1935-09-15: (The LFAS Expands Beyond Port-au-Prince — As an Urban-Based Organization the LFAS Being Unique in Postoccupation Politics in Having Not Only Nati…

Women

1935-09-15: (The LFAS Expands Beyond Port-au-Prince — As an Urban-Based Organization the LFAS Being Unique in Postoccupation Politics in Having Not Only National Messaging but Active Chapters Throughout the Nation, Within Months of Formal Founding Establishing Chapters in Port-de-Paix and Saint-Marc, Secretary Bellegarde Writing That September 15 1935 Was “One of the Dates We Must Mark as a Milestone,” LFAS Leaders Rising Early and Traveling in Two Cars to Meet New Members in Saint-Marc — Novelist Cléante Desgraves Valcin Recounting the Journey, Dr. Yvonne Sylvain Opening the First Shelter and Health Center for Mothers and Children at the Centre d’Hygiène de la Saline — the LFAS Taking Literal Roads Throughout the Nation to Extend Their Political Reach): As an urban-based organization, the LFAS was unique in postoccupation politics in that it not only had national messaging — as other political movements did — but also had active chapters throughout the nation. Within months of its formal founding, the women established organizational chapters in Port-de-Paix and Saint-Marc.
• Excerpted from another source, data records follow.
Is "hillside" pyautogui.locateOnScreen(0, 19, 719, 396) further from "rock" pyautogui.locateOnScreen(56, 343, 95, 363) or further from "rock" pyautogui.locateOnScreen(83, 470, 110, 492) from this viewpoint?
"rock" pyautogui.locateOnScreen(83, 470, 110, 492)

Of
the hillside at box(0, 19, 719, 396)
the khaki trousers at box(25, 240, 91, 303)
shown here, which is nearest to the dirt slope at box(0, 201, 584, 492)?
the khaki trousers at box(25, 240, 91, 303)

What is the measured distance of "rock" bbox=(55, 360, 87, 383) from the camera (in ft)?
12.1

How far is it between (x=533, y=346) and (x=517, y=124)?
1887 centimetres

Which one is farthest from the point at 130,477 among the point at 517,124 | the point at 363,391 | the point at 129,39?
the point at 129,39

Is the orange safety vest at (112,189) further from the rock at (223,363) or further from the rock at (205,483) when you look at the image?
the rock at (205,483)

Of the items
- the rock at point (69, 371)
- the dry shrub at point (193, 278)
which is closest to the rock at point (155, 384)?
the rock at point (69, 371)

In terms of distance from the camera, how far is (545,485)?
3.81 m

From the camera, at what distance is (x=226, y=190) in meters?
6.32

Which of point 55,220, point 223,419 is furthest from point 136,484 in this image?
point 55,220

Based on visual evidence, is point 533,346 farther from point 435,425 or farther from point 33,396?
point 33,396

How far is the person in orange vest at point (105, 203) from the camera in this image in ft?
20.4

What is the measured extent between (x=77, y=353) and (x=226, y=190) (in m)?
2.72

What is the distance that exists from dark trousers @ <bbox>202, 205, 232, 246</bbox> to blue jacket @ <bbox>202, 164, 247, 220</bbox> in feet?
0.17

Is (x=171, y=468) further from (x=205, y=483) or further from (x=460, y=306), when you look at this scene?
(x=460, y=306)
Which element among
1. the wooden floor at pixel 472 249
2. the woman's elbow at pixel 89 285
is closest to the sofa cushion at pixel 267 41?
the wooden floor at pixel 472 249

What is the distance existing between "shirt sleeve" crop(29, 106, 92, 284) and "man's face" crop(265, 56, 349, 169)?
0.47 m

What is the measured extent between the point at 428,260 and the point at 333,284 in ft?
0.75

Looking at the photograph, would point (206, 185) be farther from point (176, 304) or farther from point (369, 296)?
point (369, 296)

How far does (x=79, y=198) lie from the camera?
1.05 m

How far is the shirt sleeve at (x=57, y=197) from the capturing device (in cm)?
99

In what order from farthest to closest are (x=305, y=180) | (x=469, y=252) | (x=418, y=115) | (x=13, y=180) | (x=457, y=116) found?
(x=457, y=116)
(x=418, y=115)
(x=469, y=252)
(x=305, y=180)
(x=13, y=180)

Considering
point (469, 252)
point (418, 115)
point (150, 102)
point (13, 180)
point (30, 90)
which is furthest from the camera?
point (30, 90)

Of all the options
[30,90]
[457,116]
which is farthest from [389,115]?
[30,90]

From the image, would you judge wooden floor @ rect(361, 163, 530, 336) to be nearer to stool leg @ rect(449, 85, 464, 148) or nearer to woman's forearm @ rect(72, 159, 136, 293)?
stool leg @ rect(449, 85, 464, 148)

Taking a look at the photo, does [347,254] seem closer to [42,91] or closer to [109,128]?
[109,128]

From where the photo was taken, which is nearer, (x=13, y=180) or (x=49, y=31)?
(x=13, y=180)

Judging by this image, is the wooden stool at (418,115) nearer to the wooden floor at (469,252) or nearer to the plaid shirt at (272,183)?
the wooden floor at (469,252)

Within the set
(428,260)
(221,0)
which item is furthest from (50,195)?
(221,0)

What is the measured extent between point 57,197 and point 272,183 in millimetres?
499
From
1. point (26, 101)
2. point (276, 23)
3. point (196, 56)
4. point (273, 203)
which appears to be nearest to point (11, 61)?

When recounting the success of the Saint-Marc chapter, executive secretary Bellegarde wrote that September 15, 1935, was one of the dates they must mark as a milestone in the history of the organization. On that day a group of LFAS leaders rose early in the morning and traveled in two cars to meet the new members in Saint-Marc. Novelist and attendee Cléante Desgraves Valcin recounted the journey in La Voix des Femmes — the roads that the occupation had built to extend its surveillance now carried the women who were building the infrastructure of their own liberation. Dr. Yvonne Sylvain meanwhile opened the first shelter and health center for mothers and children at the Centre d’Hygiène de la Saline, translating the LFAS’s rhetoric of care into institutional practice. The LFAS women took several literal roads throughout the nation to extend their political reach, and these journeys were vividly captured in the pages of their newspaper — each trip a small act of sovereignty, each new chapter a node in a network that the occupation generation’s daughters were weaving across the nation their parents had fought to reclaim.